As to when the general public can expect to try a beta of SP1, the company only says that it will offer a prerelease version sometime after this second wave of testing, once the company considers the code stable enough to be essentially a release candidate. Assuming the second beta in September goes well, we suspect that a public preview will happen in November or December.
Microsoft has also published a White Paper on Vista SP1 that details many of its changes. I highly recommend reading through it. It indicates that SP1 will address administration and management features, security issues, real support for EFI, exFAT support, Direct3D 10.1, and the performance and compatibility issues recently released, among other things. If you pay close attention, however, you'll notice that the bulk of the planned updates were already addressed in the "performance" and "compatibility" packs that were released a few weeks ago.
Saying that quality must come first, Microsoft Product Manager Nick White said that the final version of SP1 is currently slated to ship in the first quarter of 2008, but that this date is only a target. "We'll determine the exact release date of SP1 after we have reached that quality bar," he wrote on the Vista blog.

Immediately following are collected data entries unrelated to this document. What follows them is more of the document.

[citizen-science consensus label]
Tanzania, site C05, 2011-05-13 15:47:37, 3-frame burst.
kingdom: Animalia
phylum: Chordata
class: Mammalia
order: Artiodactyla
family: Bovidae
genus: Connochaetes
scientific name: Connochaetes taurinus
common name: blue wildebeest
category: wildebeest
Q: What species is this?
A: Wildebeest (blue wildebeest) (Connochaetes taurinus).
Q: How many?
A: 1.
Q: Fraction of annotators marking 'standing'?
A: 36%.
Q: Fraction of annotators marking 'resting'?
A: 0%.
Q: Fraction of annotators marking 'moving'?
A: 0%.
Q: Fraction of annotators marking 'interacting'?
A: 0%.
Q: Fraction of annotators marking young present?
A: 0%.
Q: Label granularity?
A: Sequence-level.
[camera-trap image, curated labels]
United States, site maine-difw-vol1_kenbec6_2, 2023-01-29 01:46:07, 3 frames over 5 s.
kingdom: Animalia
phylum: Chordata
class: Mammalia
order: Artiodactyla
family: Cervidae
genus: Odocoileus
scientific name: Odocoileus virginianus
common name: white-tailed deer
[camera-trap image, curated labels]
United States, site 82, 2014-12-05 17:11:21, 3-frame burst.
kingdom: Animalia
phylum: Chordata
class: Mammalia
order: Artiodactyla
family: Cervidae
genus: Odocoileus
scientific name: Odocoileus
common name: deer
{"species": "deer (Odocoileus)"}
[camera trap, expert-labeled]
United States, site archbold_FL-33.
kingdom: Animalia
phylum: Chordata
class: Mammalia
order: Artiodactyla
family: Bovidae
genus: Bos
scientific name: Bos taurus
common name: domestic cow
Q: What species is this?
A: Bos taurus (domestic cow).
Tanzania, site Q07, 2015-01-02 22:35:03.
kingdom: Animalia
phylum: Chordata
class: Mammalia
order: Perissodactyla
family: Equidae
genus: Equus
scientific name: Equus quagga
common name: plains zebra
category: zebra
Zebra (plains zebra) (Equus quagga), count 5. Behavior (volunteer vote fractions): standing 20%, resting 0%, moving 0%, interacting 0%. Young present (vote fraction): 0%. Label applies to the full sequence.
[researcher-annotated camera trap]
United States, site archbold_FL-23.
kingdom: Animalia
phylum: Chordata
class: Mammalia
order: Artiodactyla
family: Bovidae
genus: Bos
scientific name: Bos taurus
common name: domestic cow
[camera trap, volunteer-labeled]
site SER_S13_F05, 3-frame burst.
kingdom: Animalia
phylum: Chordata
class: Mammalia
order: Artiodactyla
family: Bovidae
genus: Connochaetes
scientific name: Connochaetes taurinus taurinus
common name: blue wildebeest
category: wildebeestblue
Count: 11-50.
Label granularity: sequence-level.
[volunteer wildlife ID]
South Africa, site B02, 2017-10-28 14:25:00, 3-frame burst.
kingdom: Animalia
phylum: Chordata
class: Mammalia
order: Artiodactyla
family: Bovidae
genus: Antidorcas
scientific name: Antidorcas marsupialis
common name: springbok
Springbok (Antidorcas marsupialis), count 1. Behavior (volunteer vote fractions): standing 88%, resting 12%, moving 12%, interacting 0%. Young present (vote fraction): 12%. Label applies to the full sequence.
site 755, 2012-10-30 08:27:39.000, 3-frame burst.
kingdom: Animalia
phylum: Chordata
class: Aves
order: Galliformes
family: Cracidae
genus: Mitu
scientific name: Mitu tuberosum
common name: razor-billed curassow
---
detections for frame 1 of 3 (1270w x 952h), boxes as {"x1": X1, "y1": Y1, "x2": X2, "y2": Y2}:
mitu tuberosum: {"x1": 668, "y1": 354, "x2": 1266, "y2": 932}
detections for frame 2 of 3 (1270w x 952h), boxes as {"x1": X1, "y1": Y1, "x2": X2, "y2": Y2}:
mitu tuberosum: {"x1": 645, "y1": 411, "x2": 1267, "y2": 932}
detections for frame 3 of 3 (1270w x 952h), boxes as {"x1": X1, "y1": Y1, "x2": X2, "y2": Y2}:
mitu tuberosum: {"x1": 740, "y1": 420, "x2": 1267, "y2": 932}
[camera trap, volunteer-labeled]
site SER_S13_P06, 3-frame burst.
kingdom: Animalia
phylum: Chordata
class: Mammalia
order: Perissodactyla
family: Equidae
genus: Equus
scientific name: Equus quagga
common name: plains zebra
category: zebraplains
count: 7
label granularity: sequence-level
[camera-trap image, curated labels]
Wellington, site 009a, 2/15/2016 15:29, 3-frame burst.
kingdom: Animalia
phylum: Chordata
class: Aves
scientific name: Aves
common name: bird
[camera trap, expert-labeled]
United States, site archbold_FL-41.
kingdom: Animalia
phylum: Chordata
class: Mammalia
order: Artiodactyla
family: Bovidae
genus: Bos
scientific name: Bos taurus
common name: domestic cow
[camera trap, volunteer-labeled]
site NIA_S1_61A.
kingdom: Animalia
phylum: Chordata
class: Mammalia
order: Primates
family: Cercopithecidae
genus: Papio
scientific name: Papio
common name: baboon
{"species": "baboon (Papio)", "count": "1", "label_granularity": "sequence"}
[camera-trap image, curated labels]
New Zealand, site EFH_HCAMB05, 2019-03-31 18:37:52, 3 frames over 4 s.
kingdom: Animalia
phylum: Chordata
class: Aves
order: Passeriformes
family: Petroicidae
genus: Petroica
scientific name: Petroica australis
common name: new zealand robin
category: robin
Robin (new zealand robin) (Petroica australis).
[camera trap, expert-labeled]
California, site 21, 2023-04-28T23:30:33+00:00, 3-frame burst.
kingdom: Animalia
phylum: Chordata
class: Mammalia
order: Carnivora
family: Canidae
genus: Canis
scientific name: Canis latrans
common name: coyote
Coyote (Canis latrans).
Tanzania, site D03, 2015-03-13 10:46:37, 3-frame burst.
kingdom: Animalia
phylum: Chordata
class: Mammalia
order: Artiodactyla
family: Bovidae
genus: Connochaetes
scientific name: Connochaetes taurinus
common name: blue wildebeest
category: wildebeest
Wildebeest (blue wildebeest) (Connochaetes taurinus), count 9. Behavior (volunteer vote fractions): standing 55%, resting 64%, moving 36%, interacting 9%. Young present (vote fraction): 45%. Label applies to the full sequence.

Furthermore, since the Vista SP1 and Windows Server 2008 efforts are synchronized, the Windows Server 2008 team is also aiming for a release to manufacturing in the first quarter of next year. Let's hope this is the last delay for Windows Server 2k8.
Service Pack doesn't want to be a celeb
Microsoft is working hard to change perception about Service Packs, largely because the company feels they are overemphasized as critical OS updates. White points to Windows Update as the real venue for critical updates, and he noted that the performance, reliability and compatibility updates we told you about a few weeks ago have now been pushed out via Windows Update to Vista users.
White is indeed correct: the service packs of 2007 are quite different than those of 2000, now that Windows Update is mature and well-integrated into Vista. That doesn't change the fact that Microsoft still issues Service Packs, however. And let's face it, there aren't many Vista users out there disinterested in when they can get their hands on SP1.
EDIT:
I'm going to head off the inevitible comparisons with Windows 2000 SP4, Windows XP SP1 and Windows XP SP2 with this quote from the white paper.
In key areas, Windows Vista SP1 will compare favorably to earlier Windows service packs. Windows® 2000 Service Pack 4 (SP4) and Windows XP SP1 both made limited changes to the user interface and had limited impacts to application compatibility. Both service packs were small in download size. Windows XP SP2 was an exceptional case, as noted in the next paragraph. It significantly impacted the user interface and application compatibility, and was large in download size. While Windows Vista SP1 is still in beta, Microsoft's intention is that it will make limited changes to the user interface, have limited impact to application compatibility, and the Windows Update and WSUS download size will be small.
The purpose of Windows Vista SP1 is different from the purpose of Windows XP Service Pack 2 (SP2). Windows XP SP2 was a special update -- Microsoft recognized that it was in a unique position to address new and emerging security threats, and the service pack was the best answer. To address these threats, Microsoft incorporated significant, well-considered changes into the service pack, which had a significant impact on application compatibility. For example, the service pack enabled Windows Firewall by default, causing some applications to fail until the customer configured the exceptions in the firewall. However, Microsoft determined that the security benefit far outweighed any challenges the changes caused to end users and administrators. (Likewise, moving from Windows XP SP2 to Windows Vista introduced new, well-considered changes, such as User Account Control, which impacted compatibility).